◆ **Exercise task**: Copy verbatim the part of the data that opens with the line containing "This picture has" and closes with the line containing "point 41,86 → point 104,95 → point 215,105", including both of those lines.

◆ **Records to use**:
++++++++
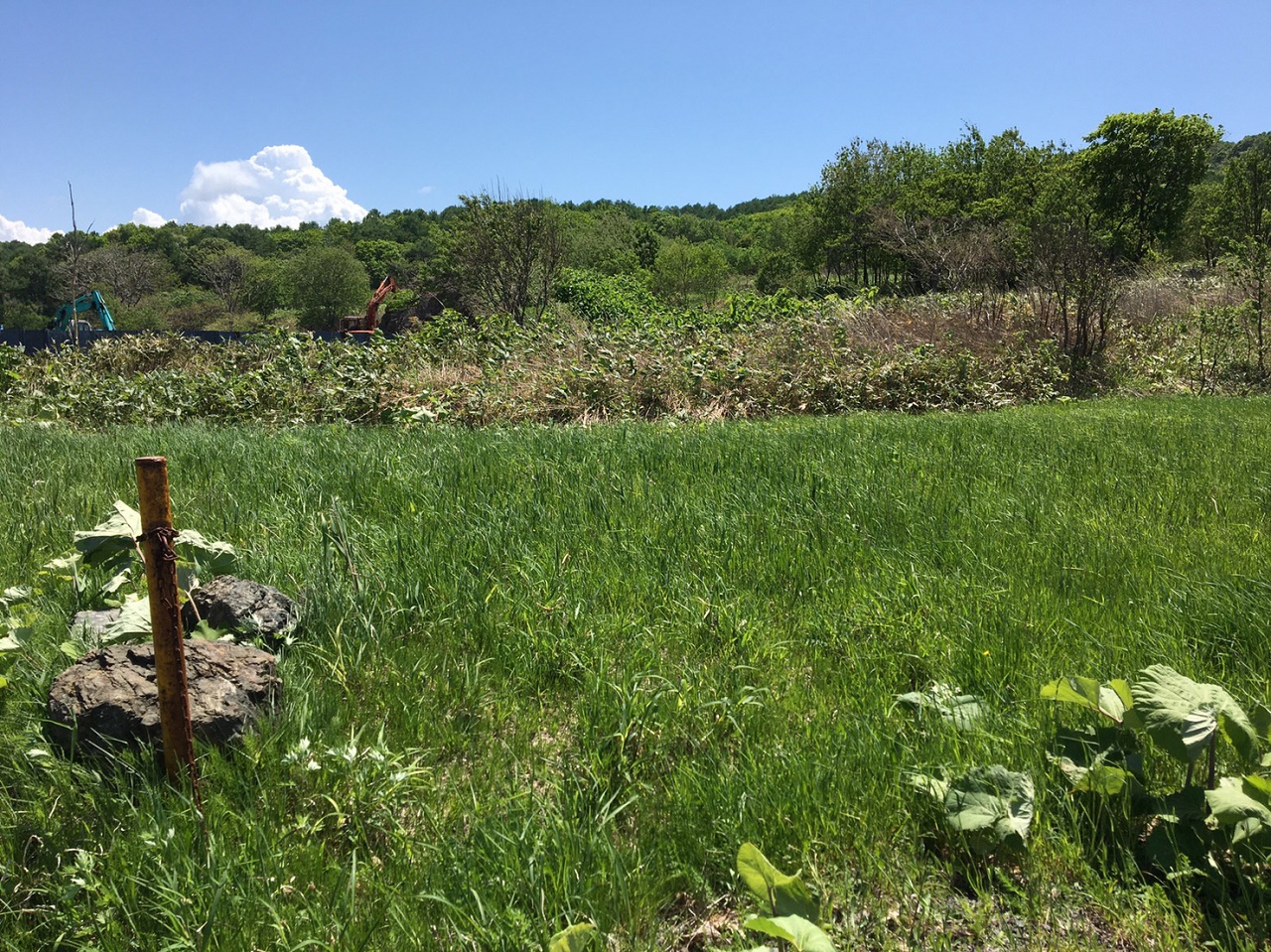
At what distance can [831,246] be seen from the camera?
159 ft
++++++++
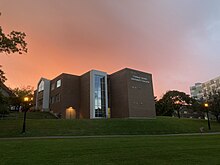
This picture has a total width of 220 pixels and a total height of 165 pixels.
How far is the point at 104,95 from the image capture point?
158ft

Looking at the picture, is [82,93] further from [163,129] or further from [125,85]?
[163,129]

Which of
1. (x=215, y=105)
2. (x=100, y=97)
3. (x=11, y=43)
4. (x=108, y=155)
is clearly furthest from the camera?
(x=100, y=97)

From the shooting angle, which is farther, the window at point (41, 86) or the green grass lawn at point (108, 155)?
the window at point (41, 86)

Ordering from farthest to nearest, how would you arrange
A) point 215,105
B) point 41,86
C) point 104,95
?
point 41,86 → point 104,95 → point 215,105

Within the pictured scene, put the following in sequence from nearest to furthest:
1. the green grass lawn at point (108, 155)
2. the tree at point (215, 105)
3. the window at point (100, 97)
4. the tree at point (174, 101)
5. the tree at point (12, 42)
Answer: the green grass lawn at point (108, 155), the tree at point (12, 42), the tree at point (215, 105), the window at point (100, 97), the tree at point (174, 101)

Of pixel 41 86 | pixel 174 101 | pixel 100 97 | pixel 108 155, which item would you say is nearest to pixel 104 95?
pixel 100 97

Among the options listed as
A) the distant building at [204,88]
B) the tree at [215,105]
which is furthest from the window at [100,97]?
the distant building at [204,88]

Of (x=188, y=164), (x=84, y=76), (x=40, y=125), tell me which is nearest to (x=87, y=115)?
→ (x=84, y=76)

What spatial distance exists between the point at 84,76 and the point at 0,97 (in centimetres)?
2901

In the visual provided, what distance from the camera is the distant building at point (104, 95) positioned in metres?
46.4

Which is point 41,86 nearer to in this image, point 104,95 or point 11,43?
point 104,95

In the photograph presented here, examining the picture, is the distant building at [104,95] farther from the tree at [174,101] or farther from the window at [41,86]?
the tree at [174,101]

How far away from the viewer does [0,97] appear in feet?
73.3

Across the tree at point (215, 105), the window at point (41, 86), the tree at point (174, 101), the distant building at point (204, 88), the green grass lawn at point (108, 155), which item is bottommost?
++++++++
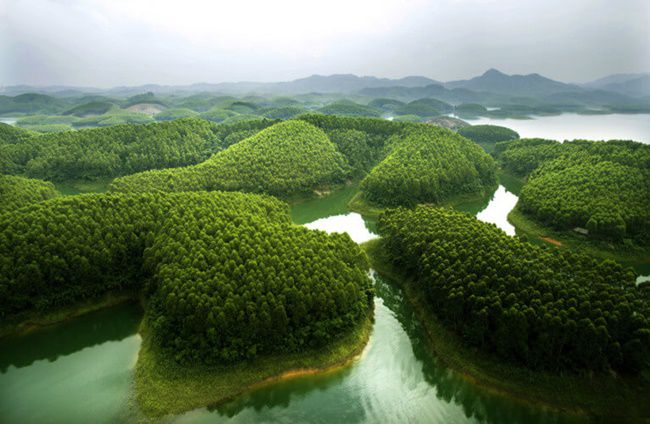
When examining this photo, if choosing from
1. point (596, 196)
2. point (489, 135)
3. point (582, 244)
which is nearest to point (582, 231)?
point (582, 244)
++++++++
◆ **Response**:
This picture has a total width of 220 pixels and a total height of 165 pixels.
How far is the point at 104,95 from the image capture point?
158ft

Looking at the picture, is [82,93] further from [163,129] or further from [125,85]?
[163,129]

Which of
1. (x=215, y=105)
2. (x=100, y=97)
3. (x=11, y=43)
4. (x=108, y=155)
is clearly furthest from the camera?
(x=100, y=97)

From the shooting angle, which is farther, the window at point (41, 86) or the green grass lawn at point (108, 155)?
the window at point (41, 86)

Ordering from farthest to nearest, how would you arrange
A) point 215,105
B) point 41,86
C) point 104,95
?
point 41,86 → point 104,95 → point 215,105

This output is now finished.